Je commence à me promener dans le grand parc de la Cité ; ça m’apaise et m’aide à avoir de bonnes idées pour la thèse que je suis en train de préparer. Lorsque je passe devant la Maison de l’Allemagne, une petite affiche par terre attire mon attention. J’y lis en groscaractères « Conférence-débat sur Das Buch gegen den Tod, d’Elias Canetti ». La date est celle d’aujourd’hui. Je regarde cette petite affiche comme si j’avais trouvé de l’or. Canetti, c’est l’auteur dont j’étudie le théâtre ! Et le sujet de l’ouvrage citée, la mort, constitue précisément le thème de ma recherche. J’attends avec impatience le début de la conférence. Au moment où le médiateur fait la présentation des participants. Je me réjouis d’y voir quelques uns des théoriciens les plus importants de la pensée canetienne, qui parlent non seulement de l’ouvrage en débat, mais de beaucoup d’autres aussi, en proposant un nouvel éclairage sur leur contenu.

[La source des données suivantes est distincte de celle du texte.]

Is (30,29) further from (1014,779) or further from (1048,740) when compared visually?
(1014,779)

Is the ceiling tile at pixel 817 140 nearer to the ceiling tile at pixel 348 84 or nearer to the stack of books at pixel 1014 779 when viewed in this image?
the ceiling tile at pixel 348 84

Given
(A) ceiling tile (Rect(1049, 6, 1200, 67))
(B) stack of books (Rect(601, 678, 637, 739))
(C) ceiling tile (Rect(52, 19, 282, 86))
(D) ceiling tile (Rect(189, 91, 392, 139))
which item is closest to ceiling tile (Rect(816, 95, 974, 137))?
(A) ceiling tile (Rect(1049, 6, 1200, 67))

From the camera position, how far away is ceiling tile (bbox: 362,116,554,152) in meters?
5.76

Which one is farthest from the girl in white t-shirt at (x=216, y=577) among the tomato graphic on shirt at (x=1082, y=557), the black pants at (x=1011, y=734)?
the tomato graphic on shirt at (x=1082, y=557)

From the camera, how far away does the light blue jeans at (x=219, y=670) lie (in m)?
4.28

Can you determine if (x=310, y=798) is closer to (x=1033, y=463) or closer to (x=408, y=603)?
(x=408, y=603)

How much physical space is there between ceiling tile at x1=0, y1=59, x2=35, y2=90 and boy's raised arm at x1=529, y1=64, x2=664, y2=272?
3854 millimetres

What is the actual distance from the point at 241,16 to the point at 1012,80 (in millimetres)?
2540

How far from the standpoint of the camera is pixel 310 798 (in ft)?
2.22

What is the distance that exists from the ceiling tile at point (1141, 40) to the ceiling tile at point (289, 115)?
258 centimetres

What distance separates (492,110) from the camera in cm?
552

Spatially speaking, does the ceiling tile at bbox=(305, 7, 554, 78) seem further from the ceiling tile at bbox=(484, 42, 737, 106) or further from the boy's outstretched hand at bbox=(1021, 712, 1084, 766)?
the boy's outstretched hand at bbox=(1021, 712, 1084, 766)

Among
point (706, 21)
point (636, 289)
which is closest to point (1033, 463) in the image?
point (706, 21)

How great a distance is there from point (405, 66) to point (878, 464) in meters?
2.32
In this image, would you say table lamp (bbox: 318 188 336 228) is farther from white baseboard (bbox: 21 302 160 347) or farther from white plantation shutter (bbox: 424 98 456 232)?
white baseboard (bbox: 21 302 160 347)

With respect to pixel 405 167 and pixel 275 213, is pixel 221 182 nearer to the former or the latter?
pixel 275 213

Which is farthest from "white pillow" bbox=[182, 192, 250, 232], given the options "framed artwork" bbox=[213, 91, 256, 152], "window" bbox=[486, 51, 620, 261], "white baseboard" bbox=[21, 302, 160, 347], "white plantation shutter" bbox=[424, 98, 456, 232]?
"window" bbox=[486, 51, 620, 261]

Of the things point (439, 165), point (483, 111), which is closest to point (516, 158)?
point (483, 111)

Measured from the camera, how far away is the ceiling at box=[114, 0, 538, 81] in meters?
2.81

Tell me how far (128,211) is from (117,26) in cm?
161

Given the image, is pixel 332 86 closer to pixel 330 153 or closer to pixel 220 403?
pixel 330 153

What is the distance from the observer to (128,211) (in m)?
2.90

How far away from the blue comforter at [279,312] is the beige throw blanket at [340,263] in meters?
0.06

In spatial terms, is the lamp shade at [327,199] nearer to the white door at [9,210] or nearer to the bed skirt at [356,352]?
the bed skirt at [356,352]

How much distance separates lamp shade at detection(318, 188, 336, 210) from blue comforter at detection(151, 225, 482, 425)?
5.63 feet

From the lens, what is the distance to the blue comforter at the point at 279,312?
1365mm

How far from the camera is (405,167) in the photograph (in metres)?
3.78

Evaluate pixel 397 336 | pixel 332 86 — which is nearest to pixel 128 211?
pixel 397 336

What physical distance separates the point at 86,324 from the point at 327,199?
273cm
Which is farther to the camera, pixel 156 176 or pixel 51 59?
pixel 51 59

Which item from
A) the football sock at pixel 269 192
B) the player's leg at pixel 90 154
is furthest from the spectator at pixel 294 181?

A la fin de la longue discussion, lorsque la salle commence à se vider, je vois les conférenciers qui restent encore autour de la table, en échangeant quelques mots. J’ai une envie folle d’aller leur parler et prendre leurs coordonnées, mais ayant peur de les interrompre, je me retiens. « C’était bien , n’est-pas ? »,  dit un jeune homme assis à mon côté. « Parfait ! » , je réponds, J’entame une conversation avec lui et emballée par le sujet, je perds de vue les messieurs à qui je veux parler. Tant pis ! Et je continue à bavarder avec mon interlocuteur. Tout d’un coup, je vois l’un des conférenciers qui arrive et commence à participer à notre discussion, en nous racontant des choses sur Canetti qu’on ne trouve pas dans les livres : « Canetti avait un tempérament, lui. Je me souviens encore du jour ou je lui ai demandé s’il avait lu tous les livres de sa bibliothèque. Il était très énervé », dit-il en souriant, avant de rajouter d’autres détails sur le caractère de son ami. Moi, je souris aussi, car j’ai le privilège d’écouter quelqu’un qui a vraiment connu cet auteur fascinant, que je redécouvre dans toute son humanité. Et je me rends compte que je ne suis plus dans la Cité du passé de mes parents, je suis dans la Cité de mon avenir.


A propos d’Isabella Gusmao Duarte

Diplômée en Communication Sociale à la Pontifícia Universidade Católica do Rio de Janeiro et en Lettres Modernes, parcours Théâtre à l’Université Sorbonne Nouvelle, j’y suis actuellement doctorante en Études Théâtrales. Ma thèse porte sur les enjeux de la mort dans le théâtre d’Elias Canetti, recherche que j’ai entamée en Master 1, avant d’effectuer une mobilité à Munich.

Rédactrice et traductrice freelance, collaboratrice du blog J’ai un accent et récemment membre du comité de lecture de la revue Traits-d’Union, j’aime écrire des scénarios et des contes. Deux d’entre eux ont été publiés dans les deux premières anthologies 17 boulevard Jourdan. Participer à ces concours me permet de me consacrer à une activité doublement plaisante : écrire de la fiction et écrire sur la Cité, à laquelle, en tant que résidente et fille d’anciens résidents, je me sens particulièrement attachée.

Au sujet du 3ème concours 17 boulevard Jourdan

Le 3ème concours de récits 17 boulevard Jourdan s’est tenu de novembre 2015 à février 2016, invitant les participants à écrire une histoire réelle ou fictive, à la première personne, se passant à la Cité internationale et ayant pour thème « La Cité de la sérendipité », les hasards heureux.